- Dataset records:
********************

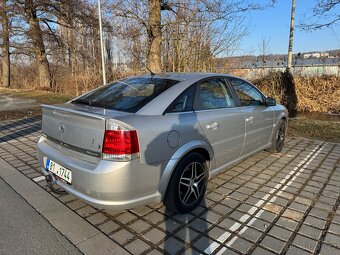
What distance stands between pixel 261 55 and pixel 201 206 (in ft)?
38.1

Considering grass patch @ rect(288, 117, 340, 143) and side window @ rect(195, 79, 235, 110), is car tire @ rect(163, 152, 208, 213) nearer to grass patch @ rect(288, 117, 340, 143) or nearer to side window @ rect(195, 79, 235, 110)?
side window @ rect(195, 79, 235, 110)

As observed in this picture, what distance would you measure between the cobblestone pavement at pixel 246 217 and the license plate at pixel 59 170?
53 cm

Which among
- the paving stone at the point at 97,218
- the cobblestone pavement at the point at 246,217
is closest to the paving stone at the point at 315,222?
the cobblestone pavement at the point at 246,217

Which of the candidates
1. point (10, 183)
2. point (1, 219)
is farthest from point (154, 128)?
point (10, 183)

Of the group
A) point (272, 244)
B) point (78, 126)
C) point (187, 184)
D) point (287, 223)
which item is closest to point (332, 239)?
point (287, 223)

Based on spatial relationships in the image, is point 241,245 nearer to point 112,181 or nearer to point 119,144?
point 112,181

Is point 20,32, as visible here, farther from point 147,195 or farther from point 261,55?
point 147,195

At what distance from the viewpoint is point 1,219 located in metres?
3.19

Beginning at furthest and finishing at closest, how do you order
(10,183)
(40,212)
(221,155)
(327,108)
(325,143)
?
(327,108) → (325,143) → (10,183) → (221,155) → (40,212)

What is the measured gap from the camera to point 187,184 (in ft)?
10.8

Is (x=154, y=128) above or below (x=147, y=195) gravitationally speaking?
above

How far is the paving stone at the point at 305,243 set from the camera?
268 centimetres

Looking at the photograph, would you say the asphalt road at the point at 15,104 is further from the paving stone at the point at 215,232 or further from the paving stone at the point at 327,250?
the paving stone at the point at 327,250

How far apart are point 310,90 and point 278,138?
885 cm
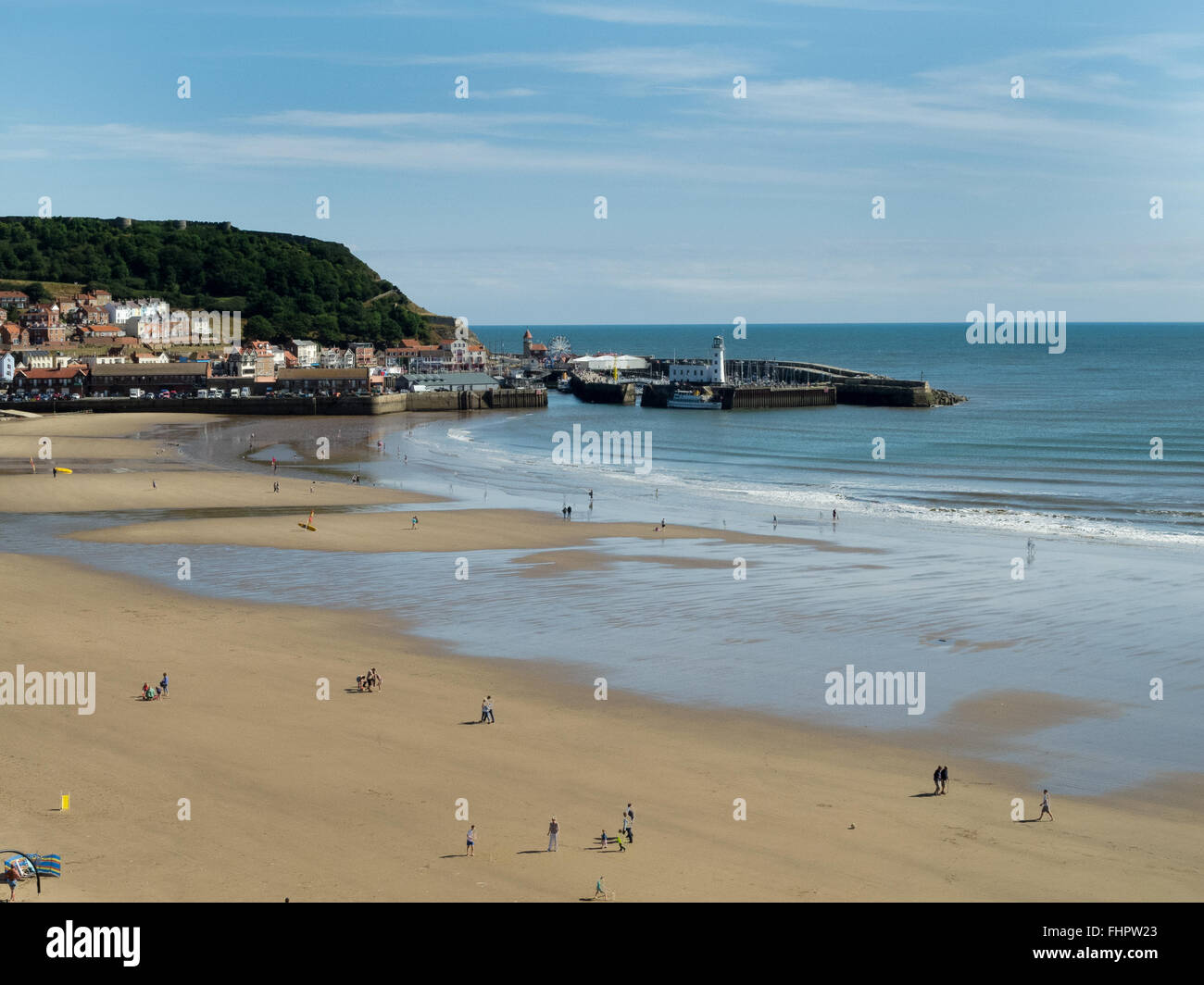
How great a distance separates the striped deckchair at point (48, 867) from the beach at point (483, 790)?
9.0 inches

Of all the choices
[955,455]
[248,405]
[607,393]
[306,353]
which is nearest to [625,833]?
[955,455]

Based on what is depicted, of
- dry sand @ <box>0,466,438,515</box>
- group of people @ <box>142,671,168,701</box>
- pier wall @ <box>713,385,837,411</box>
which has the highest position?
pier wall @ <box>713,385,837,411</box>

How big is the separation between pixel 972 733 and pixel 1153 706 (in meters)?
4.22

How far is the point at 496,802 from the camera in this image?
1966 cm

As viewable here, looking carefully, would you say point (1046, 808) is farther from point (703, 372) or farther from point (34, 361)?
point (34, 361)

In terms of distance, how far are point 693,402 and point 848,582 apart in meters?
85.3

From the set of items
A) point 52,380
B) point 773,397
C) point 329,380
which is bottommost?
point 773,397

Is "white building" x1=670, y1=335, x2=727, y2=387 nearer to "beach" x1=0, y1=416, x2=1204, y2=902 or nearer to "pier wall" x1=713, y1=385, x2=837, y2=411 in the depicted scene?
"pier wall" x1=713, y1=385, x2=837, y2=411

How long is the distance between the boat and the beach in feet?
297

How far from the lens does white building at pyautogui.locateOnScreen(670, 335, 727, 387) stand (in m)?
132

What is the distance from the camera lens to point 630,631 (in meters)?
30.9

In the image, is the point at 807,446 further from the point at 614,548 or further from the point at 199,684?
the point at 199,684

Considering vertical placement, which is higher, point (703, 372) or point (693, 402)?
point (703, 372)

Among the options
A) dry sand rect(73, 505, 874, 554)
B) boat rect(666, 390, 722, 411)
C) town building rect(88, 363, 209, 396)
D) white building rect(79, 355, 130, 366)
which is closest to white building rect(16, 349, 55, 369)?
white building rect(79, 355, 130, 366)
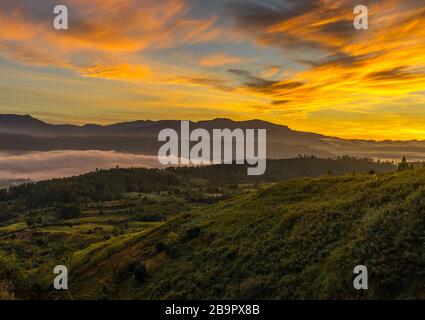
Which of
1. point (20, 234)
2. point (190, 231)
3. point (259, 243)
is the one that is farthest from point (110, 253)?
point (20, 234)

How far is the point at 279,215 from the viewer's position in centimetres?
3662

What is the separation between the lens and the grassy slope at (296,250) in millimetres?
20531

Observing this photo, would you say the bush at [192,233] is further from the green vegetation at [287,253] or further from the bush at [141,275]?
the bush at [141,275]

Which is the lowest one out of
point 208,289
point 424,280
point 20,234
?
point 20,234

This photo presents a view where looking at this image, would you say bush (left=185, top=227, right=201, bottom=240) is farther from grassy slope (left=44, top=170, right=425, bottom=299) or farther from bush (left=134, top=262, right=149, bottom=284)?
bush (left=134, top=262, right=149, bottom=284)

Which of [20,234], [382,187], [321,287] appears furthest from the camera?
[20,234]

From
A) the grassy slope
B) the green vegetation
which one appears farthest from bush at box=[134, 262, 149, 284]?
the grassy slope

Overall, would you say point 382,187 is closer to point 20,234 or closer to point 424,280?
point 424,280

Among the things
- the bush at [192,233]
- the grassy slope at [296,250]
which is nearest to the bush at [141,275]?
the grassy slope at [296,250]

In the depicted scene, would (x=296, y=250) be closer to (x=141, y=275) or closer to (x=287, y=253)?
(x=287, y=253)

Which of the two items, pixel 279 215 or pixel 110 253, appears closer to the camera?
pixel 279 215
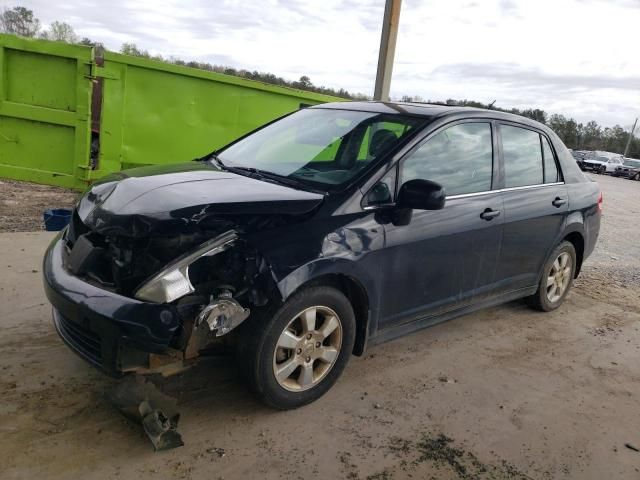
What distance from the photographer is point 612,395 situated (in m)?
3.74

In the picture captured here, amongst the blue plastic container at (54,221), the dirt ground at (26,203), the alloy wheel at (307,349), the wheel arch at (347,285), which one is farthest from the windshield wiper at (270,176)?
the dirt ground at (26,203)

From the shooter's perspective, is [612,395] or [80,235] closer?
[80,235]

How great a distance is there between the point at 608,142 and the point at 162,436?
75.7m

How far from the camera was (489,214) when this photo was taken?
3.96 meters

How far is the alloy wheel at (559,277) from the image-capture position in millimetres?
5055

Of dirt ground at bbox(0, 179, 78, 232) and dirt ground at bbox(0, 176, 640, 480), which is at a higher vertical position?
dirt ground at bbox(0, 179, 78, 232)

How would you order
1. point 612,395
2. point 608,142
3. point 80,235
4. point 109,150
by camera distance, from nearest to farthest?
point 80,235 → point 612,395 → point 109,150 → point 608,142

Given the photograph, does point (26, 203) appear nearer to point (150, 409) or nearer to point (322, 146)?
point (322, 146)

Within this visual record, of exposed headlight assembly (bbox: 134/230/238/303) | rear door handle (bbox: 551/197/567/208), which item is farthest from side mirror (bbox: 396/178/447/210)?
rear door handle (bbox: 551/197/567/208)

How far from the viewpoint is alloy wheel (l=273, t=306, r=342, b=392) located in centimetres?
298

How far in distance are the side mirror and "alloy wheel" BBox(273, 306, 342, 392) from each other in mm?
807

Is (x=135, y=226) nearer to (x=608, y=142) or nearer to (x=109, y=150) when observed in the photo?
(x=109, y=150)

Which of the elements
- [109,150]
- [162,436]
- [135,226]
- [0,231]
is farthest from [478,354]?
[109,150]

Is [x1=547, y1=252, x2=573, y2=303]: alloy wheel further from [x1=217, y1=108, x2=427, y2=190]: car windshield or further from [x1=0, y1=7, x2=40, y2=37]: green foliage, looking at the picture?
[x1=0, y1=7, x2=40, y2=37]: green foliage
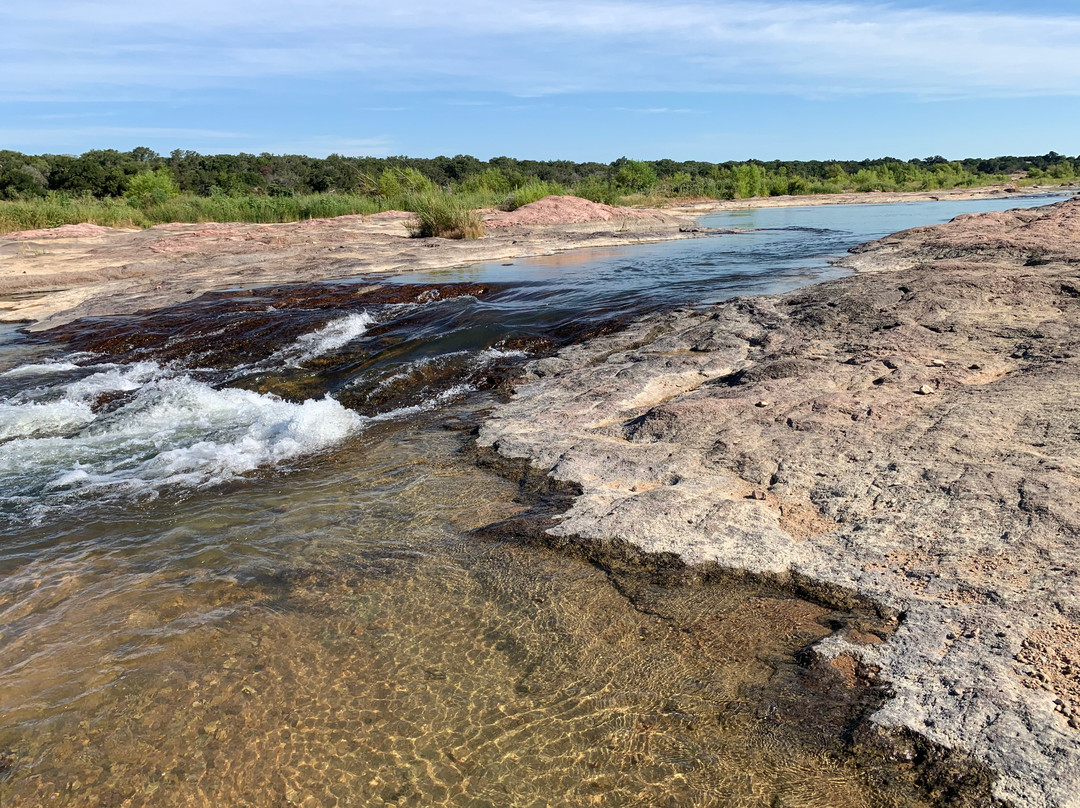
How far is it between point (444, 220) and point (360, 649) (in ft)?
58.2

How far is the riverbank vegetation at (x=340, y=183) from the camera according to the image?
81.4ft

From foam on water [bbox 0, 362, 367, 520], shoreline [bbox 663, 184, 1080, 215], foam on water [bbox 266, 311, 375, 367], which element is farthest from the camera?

********************

- Short exercise:
Rewrite all of the data above with every "camera" changed to "viewer" and everything else left the same. Leave the pictures out.

- Reply to the task:
What distance stands between pixel 261 55 and pixel 201 206 (in ft)?
38.1

Considering grass patch @ rect(288, 117, 340, 143) and side window @ rect(195, 79, 235, 110), is car tire @ rect(163, 152, 208, 213) nearer to grass patch @ rect(288, 117, 340, 143) or nearer to side window @ rect(195, 79, 235, 110)?
side window @ rect(195, 79, 235, 110)

As observed in this picture, what distance would you measure between the cobblestone pavement at pixel 246 217 and the license plate at pixel 59 170?
53 cm

Which among
- the paving stone at the point at 97,218
- the cobblestone pavement at the point at 246,217
is closest to the paving stone at the point at 315,222?
the cobblestone pavement at the point at 246,217

Which of the candidates
1. point (10, 183)
2. point (1, 219)
is farthest from point (154, 128)?
point (10, 183)

Of the group
A) point (272, 244)
B) point (78, 126)
C) point (187, 184)
D) point (287, 223)
which item is closest to point (332, 239)?
point (287, 223)

Based on spatial relationships in the image, is point 241,245 nearer to point 112,181 or nearer to point 119,144?
point 112,181

Is point 20,32, as visible here, farther from point 147,195 or farther from point 261,55?
point 147,195

At what distance from the viewpoint is point 1,219 located in metres?
3.19

Beginning at furthest and finishing at closest, how do you order
(10,183)
(40,212)
(221,155)
(327,108)
(325,143)
?
(327,108) → (325,143) → (10,183) → (221,155) → (40,212)

What is the measured gap from the viewer to point 187,184 (in ft)?
10.8

Is (x=154, y=128) above or below (x=147, y=195) gravitationally speaking?
above

How far is the paving stone at the point at 305,243 set from the viewer?
268 centimetres

Looking at the photograph, would you say the asphalt road at the point at 15,104 is further from the paving stone at the point at 215,232 or further from the paving stone at the point at 327,250?
the paving stone at the point at 327,250

How far apart are point 310,90 and point 278,138?
885 cm
How great a distance separates the striped deckchair at point (48, 867) from the beach at point (483, 790)?
9.0 inches

Of all the choices
[955,455]
[248,405]
[607,393]
[306,353]
which is nearest to [625,833]?
[955,455]

Based on what is depicted, of
- dry sand @ <box>0,466,438,515</box>
- group of people @ <box>142,671,168,701</box>
- pier wall @ <box>713,385,837,411</box>
which has the highest position?
pier wall @ <box>713,385,837,411</box>

How big is the separation between pixel 972 733 and pixel 1153 706 (in meters)?
4.22

How far is the point at 496,802 from the viewer in this image?
1966 cm

As viewable here, looking carefully, would you say point (1046, 808) is farther from point (703, 372) or farther from point (34, 361)?
point (34, 361)

In terms of distance, how far are point 693,402 and point 848,582 apart in meters?
85.3

From the set of items
A) point 52,380
B) point 773,397
C) point 329,380
which is bottommost?
point 773,397

Is "white building" x1=670, y1=335, x2=727, y2=387 nearer to "beach" x1=0, y1=416, x2=1204, y2=902 or nearer to "pier wall" x1=713, y1=385, x2=837, y2=411 in the depicted scene?
"pier wall" x1=713, y1=385, x2=837, y2=411

How long is the distance between the boat and the beach in feet?
297

How far from the lens does white building at pyautogui.locateOnScreen(670, 335, 727, 387) stand (in m)?
132

What is the distance from the viewer lens to point 630,631 (in meters)?
30.9

In the image, is the point at 807,446 further from the point at 614,548 or further from the point at 199,684?
the point at 199,684

Considering vertical placement, which is higher, point (703, 372) or point (693, 402)?
point (703, 372)

Among the options
A) dry sand rect(73, 505, 874, 554)
B) boat rect(666, 390, 722, 411)
C) town building rect(88, 363, 209, 396)
D) white building rect(79, 355, 130, 366)
which is closest to white building rect(16, 349, 55, 369)?
white building rect(79, 355, 130, 366)
Which of
1. point (20, 234)
2. point (190, 231)
3. point (259, 243)
is the one that is farthest from point (110, 253)?
point (20, 234)

How far is the point at 279,215 from the viewer's position in centimetres?
3662

What is the separation between the lens and the grassy slope at (296,250) in millimetres?
20531

Observing this photo, would you say the bush at [192,233] is further from the green vegetation at [287,253] or further from the bush at [141,275]?
the bush at [141,275]

Which is the lowest one out of
point 208,289
point 424,280
point 20,234
?
point 20,234

This photo presents a view where looking at this image, would you say bush (left=185, top=227, right=201, bottom=240) is farther from grassy slope (left=44, top=170, right=425, bottom=299) or farther from bush (left=134, top=262, right=149, bottom=284)?
bush (left=134, top=262, right=149, bottom=284)

Which of [20,234], [382,187], [321,287] appears furthest from the viewer?
[20,234]

From
A) the grassy slope
B) the green vegetation
which one appears farthest from bush at box=[134, 262, 149, 284]?
the grassy slope

Overall, would you say point 382,187 is closer to point 20,234 or closer to point 424,280?
point 424,280

Among the things
- the bush at [192,233]
- the grassy slope at [296,250]
which is nearest to the bush at [141,275]?
the grassy slope at [296,250]

In the depicted scene, would (x=296, y=250) be closer to (x=141, y=275) or closer to (x=287, y=253)?
(x=287, y=253)

Which of the two items, pixel 279 215 or pixel 110 253, appears closer to the viewer?
pixel 279 215
What distance from the photographer is point 612,395 situated (in m)?
3.74

In the picture captured here, amongst the blue plastic container at (54,221), the dirt ground at (26,203), the alloy wheel at (307,349), the wheel arch at (347,285), which one is farthest from the windshield wiper at (270,176)?
the dirt ground at (26,203)

From the shooter's perspective, is [612,395] or [80,235] closer?
[80,235]

How great a distance is there between the point at 608,142 and the point at 162,436?
75.7m

How far from the viewer was (489,214) when this photo was taken?
3.96 meters

How far is the alloy wheel at (559,277) from the image-capture position in millimetres?
5055

Of dirt ground at bbox(0, 179, 78, 232) and dirt ground at bbox(0, 176, 640, 480), which is at a higher vertical position?
dirt ground at bbox(0, 179, 78, 232)

How would you order
1. point 612,395
2. point 608,142
3. point 80,235
4. point 109,150
by viewer distance, from nearest to farthest?
point 80,235 → point 612,395 → point 109,150 → point 608,142

Given the photograph, does point (26, 203) appear nearer to point (150, 409) or nearer to point (322, 146)?
point (322, 146)

Within this visual record, of exposed headlight assembly (bbox: 134/230/238/303) | rear door handle (bbox: 551/197/567/208), which item is farthest from side mirror (bbox: 396/178/447/210)?
rear door handle (bbox: 551/197/567/208)

How far from the viewpoint is alloy wheel (l=273, t=306, r=342, b=392) located in centimetres?
298

How far in distance are the side mirror and "alloy wheel" BBox(273, 306, 342, 392) from each other in mm?
807

Is (x=135, y=226) nearer to (x=608, y=142) or nearer to (x=109, y=150) when observed in the photo?
(x=109, y=150)

Which of the elements
- [109,150]
- [162,436]
- [135,226]
- [0,231]
is farthest from [478,354]?
[109,150]

Is [x1=547, y1=252, x2=573, y2=303]: alloy wheel further from [x1=217, y1=108, x2=427, y2=190]: car windshield or further from [x1=0, y1=7, x2=40, y2=37]: green foliage, looking at the picture?
[x1=0, y1=7, x2=40, y2=37]: green foliage
How far is it between point (444, 220) and point (360, 649) (in ft)?
58.2

How far is the riverbank vegetation at (x=340, y=183) from the viewer according to the image?
81.4ft

From foam on water [bbox 0, 362, 367, 520], shoreline [bbox 663, 184, 1080, 215], foam on water [bbox 266, 311, 375, 367], which element is farthest from the viewer?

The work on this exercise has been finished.